Be sure you do not have any unnecessary background programs running to take up RAM or cause conflicts.
----------------------------------------- 

Cookie21376, since you have intergrated graphics, your RAM is being shared with the motherboard just to run other programs....and you want to keep as much as possible focused on the game. Rowan, the same for you if your computer also has Intel Graphics.

I would suggest you both get another Gig of RAM. More if possible, to run both your VISTA and for the game. It's a cheap and quick way to upgrade your video/graphics. If you haven't already, you both might want to update its drivers as well. 

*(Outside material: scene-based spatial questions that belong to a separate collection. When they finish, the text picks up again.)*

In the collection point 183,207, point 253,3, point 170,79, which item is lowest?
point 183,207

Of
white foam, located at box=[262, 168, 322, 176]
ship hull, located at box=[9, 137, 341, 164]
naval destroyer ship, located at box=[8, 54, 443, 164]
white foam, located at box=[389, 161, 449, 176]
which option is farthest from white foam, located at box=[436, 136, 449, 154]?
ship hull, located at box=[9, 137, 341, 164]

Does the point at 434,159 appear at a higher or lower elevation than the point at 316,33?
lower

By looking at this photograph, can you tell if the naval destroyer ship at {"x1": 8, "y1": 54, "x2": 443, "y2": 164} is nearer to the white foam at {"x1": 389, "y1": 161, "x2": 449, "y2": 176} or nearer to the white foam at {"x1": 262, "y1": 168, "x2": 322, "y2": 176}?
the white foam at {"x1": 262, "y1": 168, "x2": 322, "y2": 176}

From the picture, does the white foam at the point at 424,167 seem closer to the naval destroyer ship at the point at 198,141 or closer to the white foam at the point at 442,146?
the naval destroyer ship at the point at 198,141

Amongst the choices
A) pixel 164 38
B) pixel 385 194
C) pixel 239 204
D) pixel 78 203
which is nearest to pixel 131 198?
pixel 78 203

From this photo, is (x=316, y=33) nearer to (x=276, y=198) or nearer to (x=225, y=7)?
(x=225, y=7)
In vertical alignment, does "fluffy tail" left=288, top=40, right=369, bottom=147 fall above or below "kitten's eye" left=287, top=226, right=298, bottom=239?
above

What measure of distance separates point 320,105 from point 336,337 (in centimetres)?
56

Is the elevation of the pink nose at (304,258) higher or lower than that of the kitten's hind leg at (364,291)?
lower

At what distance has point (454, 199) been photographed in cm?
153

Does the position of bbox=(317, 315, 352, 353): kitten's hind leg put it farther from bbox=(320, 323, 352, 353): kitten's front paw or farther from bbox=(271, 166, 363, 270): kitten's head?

Right now RAM prices are pretty low. I recently up bought two extra sticks for my Dell Inspiron 530 Intel Core 2 Duo 2.2ghz for a total of 3 Gigs of RAM. (I have WinXP Home 32 bit) Although I have a separate Nvidia Geforce 8300 GS card....the game's demands were such only "Low to Medium" settings for my particular card. As my Inspiron came with one Gig RAM, the two extra Gigs, certainly helped made sure the game ran smoother and I could tweak some settings a wee bit higher. It also meant fewer crashes after long hours of playing.


----------



## pharoah (Aug 28, 2006)

be sure to list your system specs.this will help us help you.


----------



## kinoy121 (Dec 5, 2009)

Ok guys im experiencing a problem too When I load up Oblivion It shows a black box on the top left of the screen after a few seconds of waiting an error pops up saying "Oblivion has stopped working; A problem caused the program to stop working corretly.Windows will close the program and notify you if a solution is available." **Close Program** 

Here are my system specs:

CPU:Intel Pentium Screen:15.4 WXGA (1280x800)
Dual-Core Processor Graphics:Mobile Intel Graphics
T2390, Enhanced Intel Nedia Accelerator X3100
SpeedStep Technology OS:Windows Vista Home Premium
1.86 GHz
Memory:2GB/Go DDR2 SDRAM
HDD:160GB/Go
WLAN:802.11 b/g



I have already tried installing Oldblivion into the oblivion folder and tried running it but nothing seems to happen. Need help. I wants to play this game badly


----------



## ebackhus (Apr 21, 2005)

It's a laptop and the integrated chip probably doesn't support the game.


----------



## kinoy121 (Dec 5, 2009)

Awts, SO that means I can't play it ever?


----------



## ebackhus (Apr 21, 2005)

Probably not. Intel graphics are rubbish for most modern and semi-modern games.


----------



## kinoy121 (Dec 5, 2009)

What if I moved the files of Oblivion onto my XP computer? (COMPUTER not LAPTOP) It's erm.. yeah well I think its running on intel so ... yeah i'll be waiting for an answer haha..


----------



## Lord Sirian (Jan 14, 2007)

What are the system specs for your computer? If you install it on that computer *and it meets the recommended requirements* you shouldn't have troubles.


----------



## kinoy121 (Dec 5, 2009)

Alright i'll check it but right now im at my cousin's house so i'll have to wait.


----------



## dr1ttz (Jan 10, 2010)

Same prob as above.
Wondered if it had to do with graphics card
here are the specs...

OS: Windows 7 Pro
CPU: Intel Core Duo CPU T7500 [email protected] 2.2GHz
RAM: 2 GB
Graphics: NVIDIA Quadro NVS 140M


----------



## kinoy121 (Dec 5, 2009)

Awts sorry for long wait but i've tried moving it to my comp however it cannot mount the program to .iso so.. yeah i tried using daemon tools to mount it.


----------



## bigkuhuna (Jan 10, 2010)

acer labtops work with oblivion
1gig ram
videocard 950 intel
windows 7


----------